I’m an atheist. I ask people not to bless me, but I don’t come out as arrogant if they insist on it. I don’t bow my head during prayers, but neither do some theists. I really respect most faiths so long as they don’t try to attack the lack of mine.

SFC Schwartz

A lot of us atheists don’t like the arrogant ones either.

I hate the fact that atheists think they’re too good for foxholes.

Sorry… That sorta takes the fun out of the quip… No offense intended, and sympathies.

(However, I’d rather be an atheist with a bad heart than a believer with a bad intellect…)

(Oops; that was arrogant, eh?)

Generally, atheists aren’t the ones who think that the universe was created for them, in the image of the maker, with whom they have a personal relationship.

(Not every theist believes those precise things, but many, many do.)

I do…if I know they’re coming. If I’ve been given fair warning. If I know that the family who is hosting dinner does the whole “grace” thing, then I’ll prefer not to attend at all. If I do attend, I figure I’ve gotta make at least that little effort to accomodate them. But the time a family snuck grace in on me without warning, well, nossir: I did not bow.

(Once, a guy said “The Bird is Cruel” to me, and I covered my face. He said, later, he was that close to kicking me in the nuts.)

(Relatively obscure sci-fi reference…)

Personally, if I were at someone’s house and they wanted to say grace and they bowed their heads, I’d feel pretty rude if I didn’t do it. So what, it’s not gonna kill you to put your head down for a few seconds. I don’t get why some people get so insulted by other people praying near them. It’s not like they’re asking you to convert or lead the prayer or witness.
I also can’t imagine declining an invitation to someone’s house for dinner because I didn’t want to sit through a 15 second “Dear lord, rub a dub dub, thanks for the grub” thing amongst a few hours of socializing with friends.

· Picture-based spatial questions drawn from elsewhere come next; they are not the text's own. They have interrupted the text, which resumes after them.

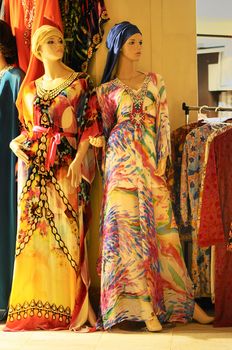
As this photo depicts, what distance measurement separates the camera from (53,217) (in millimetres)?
3963

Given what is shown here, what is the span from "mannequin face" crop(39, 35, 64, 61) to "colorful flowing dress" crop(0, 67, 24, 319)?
28 cm

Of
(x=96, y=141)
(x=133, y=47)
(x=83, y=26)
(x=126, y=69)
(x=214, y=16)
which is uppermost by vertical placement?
(x=214, y=16)

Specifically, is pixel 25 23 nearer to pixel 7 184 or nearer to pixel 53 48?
pixel 53 48

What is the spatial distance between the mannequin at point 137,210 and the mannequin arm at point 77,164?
12cm

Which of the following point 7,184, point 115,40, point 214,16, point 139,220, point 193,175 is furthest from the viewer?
point 214,16

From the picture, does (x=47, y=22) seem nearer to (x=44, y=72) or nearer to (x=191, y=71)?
(x=44, y=72)

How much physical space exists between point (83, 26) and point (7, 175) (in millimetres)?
919

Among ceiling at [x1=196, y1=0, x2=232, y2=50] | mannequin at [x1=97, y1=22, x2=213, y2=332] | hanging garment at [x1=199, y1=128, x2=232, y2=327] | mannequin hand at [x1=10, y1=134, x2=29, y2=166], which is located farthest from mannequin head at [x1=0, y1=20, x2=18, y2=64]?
ceiling at [x1=196, y1=0, x2=232, y2=50]

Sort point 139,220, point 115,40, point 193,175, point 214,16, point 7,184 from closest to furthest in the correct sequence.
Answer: point 139,220, point 115,40, point 193,175, point 7,184, point 214,16

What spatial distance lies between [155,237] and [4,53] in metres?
1.32

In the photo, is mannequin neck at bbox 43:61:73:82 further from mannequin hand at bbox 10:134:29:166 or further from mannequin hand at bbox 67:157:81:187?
mannequin hand at bbox 67:157:81:187

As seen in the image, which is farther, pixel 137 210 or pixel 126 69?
pixel 126 69

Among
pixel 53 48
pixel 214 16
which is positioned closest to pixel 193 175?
pixel 53 48

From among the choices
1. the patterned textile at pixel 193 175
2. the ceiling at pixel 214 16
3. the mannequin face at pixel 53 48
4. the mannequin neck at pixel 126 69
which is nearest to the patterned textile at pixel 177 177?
the patterned textile at pixel 193 175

I mean, if the whole evening were going to be religious, that’s different, but grace before dinner, I can deal.

I look at it this way, just pretend/play along when you’re at their house and when they come over to your house, I’ll bet they’ll be okay with not saying grace before dinner. But if you’re going to sit there with your head sticking up in the air then IMO, when they come to your house you’ve given them permission to say grace before they eat (with your head still not bowed), but you don’t get it both ways.
The way I see it, if you don’t believe, what difference does it make. It’s not like you’re one religion and they’re asking you to partake in prayers for a totally different one, that would make more sense.

No offense taken.

The nerve of some people.

I’ve been an arrogant atheist, and have some atheist friends who can also be arrogant atheists. It’s frustrating how many people believe in the major religions today and how much influence they have over most people I encounter.

I picture my average chistian friend and look at it like this: You are entitled to your belief, and I cannot disprove it, but at the same time I do not have to accept it. Personally, I think religion is fucking obviously stupid and pathetic bullshit. I temper this by admitting that there is a chance that they could be right and I could be wrong.

The asshole atheists are like the asshole christians, they just tend to stand out more.